Does anyone have any ideas? What could be causing this?
I'm tearing my hair out. Thanks a lot!

Re: Incorrect unwind when throwing exceptions - possible cause?

[Sam Varshavchik]

[-- Attachment #1: Type: text/plain, Size: 646 bytes --]

Juraj Oršulić writes:

> I have a hair-tearing problem with x86_64 gcc 9.3.0 (Ubuntu 20.04),
> -O2 and the following "minimal" example
> (the real minimal example also links in a bunch of 3rd party libraries
> and is a part of a big project, so I can't really provide a minimal example,
> but I slimmed it down to basically this):
>
> class Application() {
> public:
>   Application(int argc, char **argv) {}
>
>   int process() {
>      if (argc > 1)  { throw std::runtime_error("Exception"); }
>
>     // do some processing here
>     return 0;
>   }

This was slimmed down too much. I don't see how this would compile.
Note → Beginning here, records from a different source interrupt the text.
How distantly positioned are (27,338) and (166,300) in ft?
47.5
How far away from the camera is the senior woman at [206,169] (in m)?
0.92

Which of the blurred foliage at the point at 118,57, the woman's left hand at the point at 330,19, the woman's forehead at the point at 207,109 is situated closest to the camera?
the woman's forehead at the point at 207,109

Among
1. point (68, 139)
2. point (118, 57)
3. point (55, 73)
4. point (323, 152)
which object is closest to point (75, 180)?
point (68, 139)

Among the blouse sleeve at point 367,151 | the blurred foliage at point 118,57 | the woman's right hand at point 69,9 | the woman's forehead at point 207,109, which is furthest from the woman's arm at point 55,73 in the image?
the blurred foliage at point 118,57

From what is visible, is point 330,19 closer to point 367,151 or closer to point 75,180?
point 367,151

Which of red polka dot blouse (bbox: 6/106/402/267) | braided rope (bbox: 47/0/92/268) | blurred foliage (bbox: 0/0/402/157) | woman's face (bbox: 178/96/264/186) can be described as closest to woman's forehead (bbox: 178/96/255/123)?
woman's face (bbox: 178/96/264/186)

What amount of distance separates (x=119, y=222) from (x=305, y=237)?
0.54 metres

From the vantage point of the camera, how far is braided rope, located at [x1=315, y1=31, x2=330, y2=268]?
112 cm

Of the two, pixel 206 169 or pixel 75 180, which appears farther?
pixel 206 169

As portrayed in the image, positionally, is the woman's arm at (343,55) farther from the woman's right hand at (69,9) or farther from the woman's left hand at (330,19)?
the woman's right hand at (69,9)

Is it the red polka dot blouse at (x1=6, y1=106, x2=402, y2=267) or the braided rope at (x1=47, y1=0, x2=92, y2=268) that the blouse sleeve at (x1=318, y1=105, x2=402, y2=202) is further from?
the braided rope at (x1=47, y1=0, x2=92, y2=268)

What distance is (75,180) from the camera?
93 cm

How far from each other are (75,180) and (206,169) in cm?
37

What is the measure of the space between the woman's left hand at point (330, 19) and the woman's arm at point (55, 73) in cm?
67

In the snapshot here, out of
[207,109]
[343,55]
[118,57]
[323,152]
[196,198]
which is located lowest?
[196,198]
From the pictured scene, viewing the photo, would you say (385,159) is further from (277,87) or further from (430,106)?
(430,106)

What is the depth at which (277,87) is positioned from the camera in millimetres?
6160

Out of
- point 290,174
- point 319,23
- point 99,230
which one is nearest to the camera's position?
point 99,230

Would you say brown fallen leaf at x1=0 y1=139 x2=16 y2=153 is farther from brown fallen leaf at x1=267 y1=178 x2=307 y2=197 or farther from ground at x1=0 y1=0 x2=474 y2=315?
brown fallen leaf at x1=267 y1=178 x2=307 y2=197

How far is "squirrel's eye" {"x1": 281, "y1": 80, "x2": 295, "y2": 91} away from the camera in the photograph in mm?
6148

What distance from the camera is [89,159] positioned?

[-- Attachment #2: Type: application/pgp-signature, Size: 833 bytes --]

Re: Incorrect unwind when throwing exceptions - possible cause?

[Juraj Oršulić]

Hi Sam, thanks for replying. The example wasn't meant to be compile
(sure, I missed the class closing brace and omitted storing argc).
That's not the point.
To reproduce it I would need to include a bunch of other code from the
codebase and put it inside ::process().
The point is that the mere presence of this code causes it to crash
if I throw right at the beginning -- I don't even execute any of that code.
I'm trying to figure out why the DWARF unwinding code becomes incorrect,
as I described in detail.



Sam Varshavchik wrote:

> This was slimmed down too much. I don't see how this would compile.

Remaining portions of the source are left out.